::: RECORDS PROVIDED

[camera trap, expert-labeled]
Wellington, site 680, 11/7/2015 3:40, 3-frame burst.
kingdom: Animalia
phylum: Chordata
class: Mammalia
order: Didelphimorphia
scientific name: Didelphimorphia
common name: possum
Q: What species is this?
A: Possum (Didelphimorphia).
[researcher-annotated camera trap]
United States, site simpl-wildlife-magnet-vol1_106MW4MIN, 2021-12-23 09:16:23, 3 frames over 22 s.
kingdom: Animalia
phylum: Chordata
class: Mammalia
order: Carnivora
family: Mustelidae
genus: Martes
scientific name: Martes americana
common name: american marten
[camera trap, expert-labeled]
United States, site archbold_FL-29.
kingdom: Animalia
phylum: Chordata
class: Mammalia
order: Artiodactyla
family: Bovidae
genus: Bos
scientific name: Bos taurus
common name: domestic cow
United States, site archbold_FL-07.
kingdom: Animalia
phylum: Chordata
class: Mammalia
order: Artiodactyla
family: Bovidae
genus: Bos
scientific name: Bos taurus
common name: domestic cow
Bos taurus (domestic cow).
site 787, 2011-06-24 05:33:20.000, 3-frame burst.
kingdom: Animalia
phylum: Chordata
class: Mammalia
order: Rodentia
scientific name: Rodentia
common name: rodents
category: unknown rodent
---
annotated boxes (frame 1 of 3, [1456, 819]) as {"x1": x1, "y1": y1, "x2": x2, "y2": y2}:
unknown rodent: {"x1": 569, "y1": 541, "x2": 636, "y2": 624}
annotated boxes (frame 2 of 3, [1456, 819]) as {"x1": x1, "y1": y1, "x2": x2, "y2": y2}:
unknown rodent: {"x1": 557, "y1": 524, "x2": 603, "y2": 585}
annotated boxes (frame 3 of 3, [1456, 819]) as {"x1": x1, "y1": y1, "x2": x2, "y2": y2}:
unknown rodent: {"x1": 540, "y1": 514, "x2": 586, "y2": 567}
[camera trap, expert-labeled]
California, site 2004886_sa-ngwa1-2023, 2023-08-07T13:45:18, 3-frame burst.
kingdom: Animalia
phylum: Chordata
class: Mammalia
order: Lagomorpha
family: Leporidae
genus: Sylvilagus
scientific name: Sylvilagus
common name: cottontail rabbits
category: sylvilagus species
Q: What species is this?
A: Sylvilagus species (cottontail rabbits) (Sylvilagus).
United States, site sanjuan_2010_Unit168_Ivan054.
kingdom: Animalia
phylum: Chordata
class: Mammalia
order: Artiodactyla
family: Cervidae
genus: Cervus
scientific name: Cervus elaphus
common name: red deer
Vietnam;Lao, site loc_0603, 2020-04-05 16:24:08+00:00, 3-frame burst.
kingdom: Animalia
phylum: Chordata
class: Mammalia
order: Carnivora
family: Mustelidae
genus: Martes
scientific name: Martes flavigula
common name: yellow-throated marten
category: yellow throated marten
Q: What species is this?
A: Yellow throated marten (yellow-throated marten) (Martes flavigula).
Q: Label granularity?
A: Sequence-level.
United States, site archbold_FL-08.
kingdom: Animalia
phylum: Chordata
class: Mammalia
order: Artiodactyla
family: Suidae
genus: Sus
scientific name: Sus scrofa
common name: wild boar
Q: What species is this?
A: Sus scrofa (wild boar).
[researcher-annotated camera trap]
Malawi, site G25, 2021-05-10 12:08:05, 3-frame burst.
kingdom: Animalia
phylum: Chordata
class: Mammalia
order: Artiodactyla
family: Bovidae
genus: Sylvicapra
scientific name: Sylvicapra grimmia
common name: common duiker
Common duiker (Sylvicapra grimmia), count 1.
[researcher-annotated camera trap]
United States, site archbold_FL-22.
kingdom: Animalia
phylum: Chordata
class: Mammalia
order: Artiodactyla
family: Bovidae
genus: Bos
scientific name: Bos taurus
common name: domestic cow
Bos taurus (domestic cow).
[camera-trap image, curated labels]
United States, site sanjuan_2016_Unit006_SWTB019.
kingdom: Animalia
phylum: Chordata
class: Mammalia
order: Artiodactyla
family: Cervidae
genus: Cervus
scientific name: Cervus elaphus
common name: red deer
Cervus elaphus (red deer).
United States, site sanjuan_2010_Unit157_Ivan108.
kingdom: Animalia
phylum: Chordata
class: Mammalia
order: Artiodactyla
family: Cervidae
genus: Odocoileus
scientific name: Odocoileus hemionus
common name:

::::::

## WHAT IS NEEDED
Retype the whole of the material word for word.

## REPLY
[camera trap, expert-labeled]
Wellington, site 680, 11/7/2015 3:40, 3-frame burst.
kingdom: Animalia
phylum: Chordata
class: Mammalia
order: Didelphimorphia
scientific name: Didelphimorphia
common name: possum
Q: What species is this?
A: Possum (Didelphimorphia).
[researcher-annotated camera trap]
United States, site simpl-wildlife-magnet-vol1_106MW4MIN, 2021-12-23 09:16:23, 3 frames over 22 s.
kingdom: Animalia
phylum: Chordata
class: Mammalia
order: Carnivora
family: Mustelidae
genus: Martes
scientific name: Martes americana
common name: american marten
[camera trap, expert-labeled]
United States, site archbold_FL-29.
kingdom: Animalia
phylum: Chordata
class: Mammalia
order: Artiodactyla
family: Bovidae
genus: Bos
scientific name: Bos taurus
common name: domestic cow
United States, site archbold_FL-07.
kingdom: Animalia
phylum: Chordata
class: Mammalia
order: Artiodactyla
family: Bovidae
genus: Bos
scientific name: Bos taurus
common name: domestic cow
Bos taurus (domestic cow).
site 787, 2011-06-24 05:33:20.000, 3-frame burst.
kingdom: Animalia
phylum: Chordata
class: Mammalia
order: Rodentia
scientific name: Rodentia
common name: rodents
category: unknown rodent
---
annotated boxes (frame 1 of 3, [1456, 819]) as {"x1": x1, "y1": y1, "x2": x2, "y2": y2}:
unknown rodent: {"x1": 569, "y1": 541, "x2": 636, "y2": 624}
annotated boxes (frame 2 of 3, [1456, 819]) as {"x1": x1, "y1": y1, "x2": x2, "y2": y2}:
unknown rodent: {"x1": 557, "y1": 524, "x2": 603, "y2": 585}
annotated boxes (frame 3 of 3, [1456, 819]) as {"x1": x1, "y1": y1, "x2": x2, "y2": y2}:
unknown rodent: {"x1": 540, "y1": 514, "x2": 586, "y2": 567}
[camera trap, expert-labeled]
California, site 2004886_sa-ngwa1-2023, 2023-08-07T13:45:18, 3-frame burst.
kingdom: Animalia
phylum: Chordata
class: Mammalia
order: Lagomorpha
family: Leporidae
genus: Sylvilagus
scientific name: Sylvilagus
common name: cottontail rabbits
category: sylvilagus species
Q: What species is this?
A: Sylvilagus species (cottontail rabbits) (Sylvilagus).
United States, site sanjuan_2010_Unit168_Ivan054.
kingdom: Animalia
phylum: Chordata
class: Mammalia
order: Artiodactyla
family: Cervidae
genus: Cervus
scientific name: Cervus elaphus
common name: red deer
Vietnam;Lao, site loc_0603, 2020-04-05 16:24:08+00:00, 3-frame burst.
kingdom: Animalia
phylum: Chordata
class: Mammalia
order: Carnivora
family: Mustelidae
genus: Martes
scientific name: Martes flavigula
common name: yellow-throated marten
category: yellow throated marten
Q: What species is this?
A: Yellow throated marten (yellow-throated marten) (Martes flavigula).
Q: Label granularity?
A: Sequence-level.
United States, site archbold_FL-08.
kingdom: Animalia
phylum: Chordata
class: Mammalia
order: Artiodactyla
family: Suidae
genus: Sus
scientific name: Sus scrofa
common name: wild boar
Q: What species is this?
A: Sus scrofa (wild boar).
[researcher-annotated camera trap]
Malawi, site G25, 2021-05-10 12:08:05, 3-frame burst.
kingdom: Animalia
phylum: Chordata
class: Mammalia
order: Artiodactyla
family: Bovidae
genus: Sylvicapra
scientific name: Sylvicapra grimmia
common name: common duiker
Common duiker (Sylvicapra grimmia), count 1.
[researcher-annotated camera trap]
United States, site archbold_FL-22.
kingdom: Animalia
phylum: Chordata
class: Mammalia
order: Artiodactyla
family: Bovidae
genus: Bos
scientific name: Bos taurus
common name: domestic cow
Bos taurus (domestic cow).
[camera-trap image, curated labels]
United States, site sanjuan_2016_Unit006_SWTB019.
kingdom: Animalia
phylum: Chordata
class: Mammalia
order: Artiodactyla
family: Cervidae
genus: Cervus
scientific name: Cervus elaphus
common name: red deer
Cervus elaphus (red deer).
United States, site sanjuan_2010_Unit157_Ivan108.
kingdom: Animalia
phylum: Chordata
class: Mammalia
order: Artiodactyla
family: Cervidae
genus: Odocoileus
scientific name: Odocoileus hemionus
common name:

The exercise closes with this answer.